Recorded data
[Start of section]

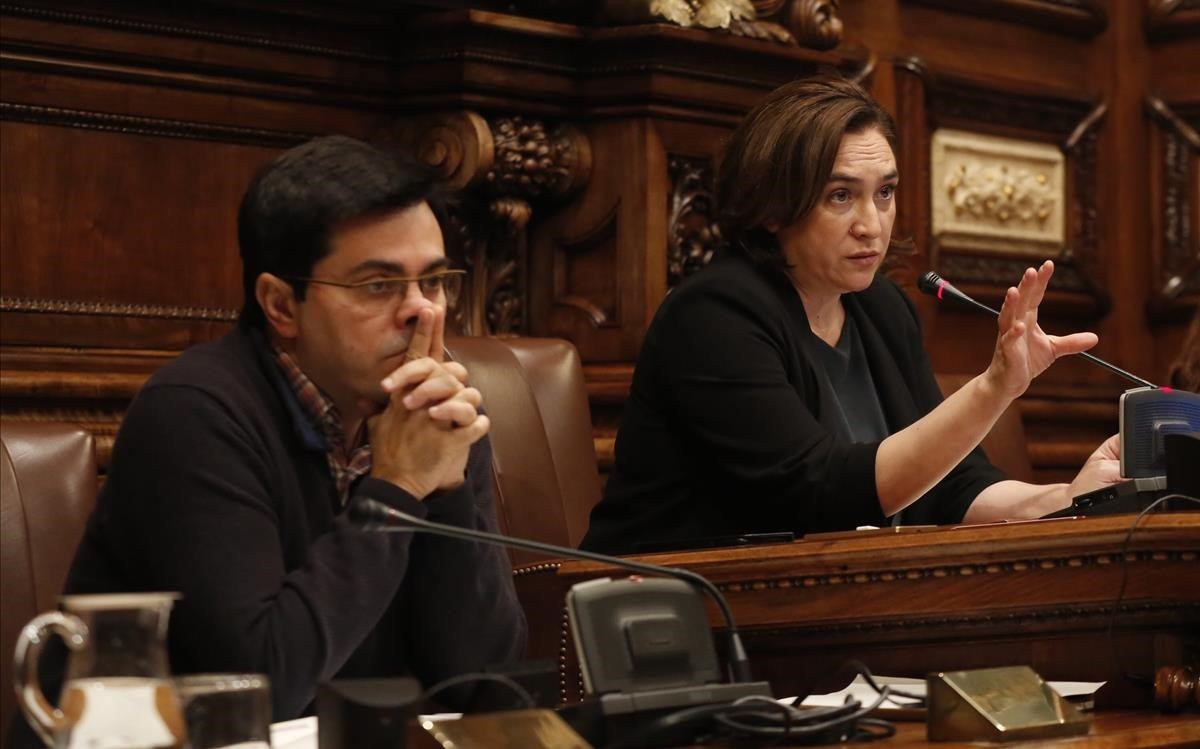 Ada Colau y Gerardo Pisarello, este jueves, durante el pleno del Ayuntamiento de Barcelona.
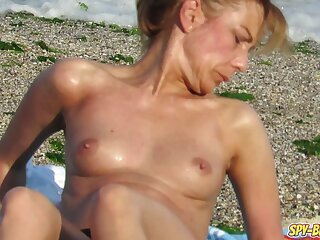 Inferior Voyeur Sexy MILFs - Spy Beach Big Pair Imported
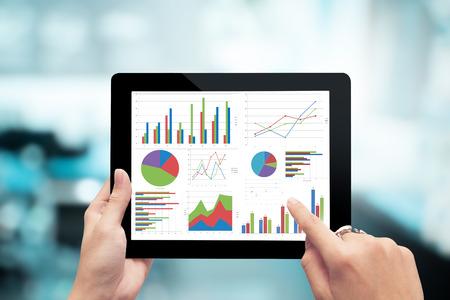 estadistica: Mano que sostiene Primer show de la tableta gráfica de análisis digital, cepillado, el éxito empresarial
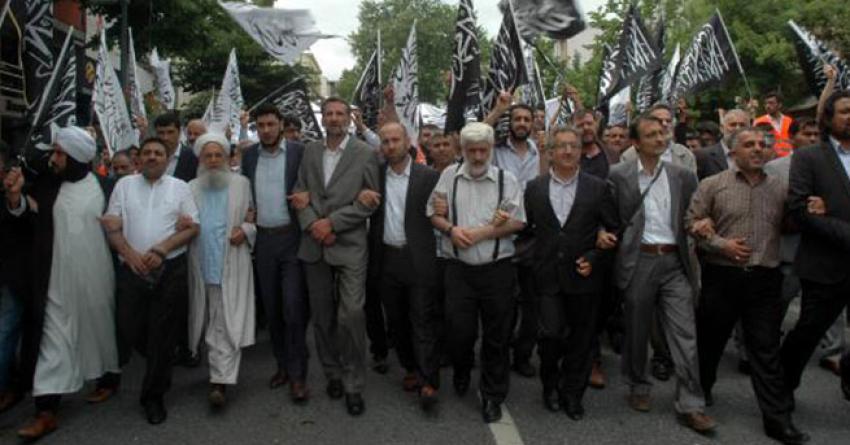 İstanbul'da hilafet çağrısı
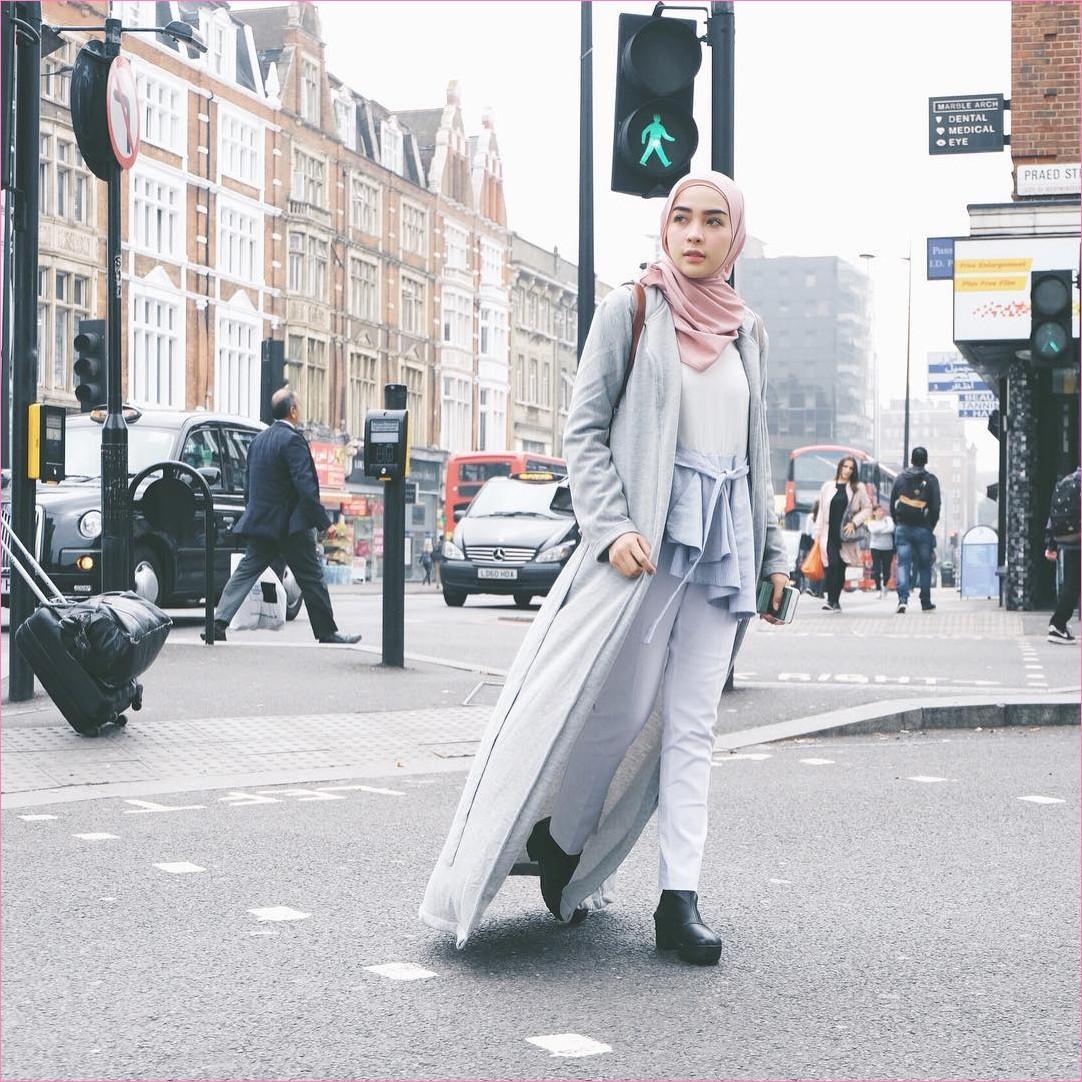 Outfit Baju Traveler Berhijab untuk Keluar Negri Ala Selebgram 2018 high heels boots hitam cardigan kemeja top blouse abu jeans longpants putih hijab pashmina pink ciput rajut krem backpack coklat handphone ootd outfit trend coat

[End of section]

[What is needed]: With the pictures removed, return each record above exactly as given.

[Response below]:
 Ada Colau y Gerardo Pisarello, este jueves, durante el pleno del Ayuntamiento de Barcelona.
 Inferior Voyeur Sexy MILFs - Spy Beach Big Pair Imported
 estadistica: Mano que sostiene Primer show de la tableta gráfica de análisis digital, cepillado, el éxito empresarial
 İstanbul'da hilafet çağrısı
 Outfit Baju Traveler Berhijab untuk Keluar Negri Ala Selebgram 2018 high heels boots hitam cardigan kemeja top blouse abu jeans longpants putih hijab pashmina pink ciput rajut krem backpack coklat handphone ootd outfit trend coat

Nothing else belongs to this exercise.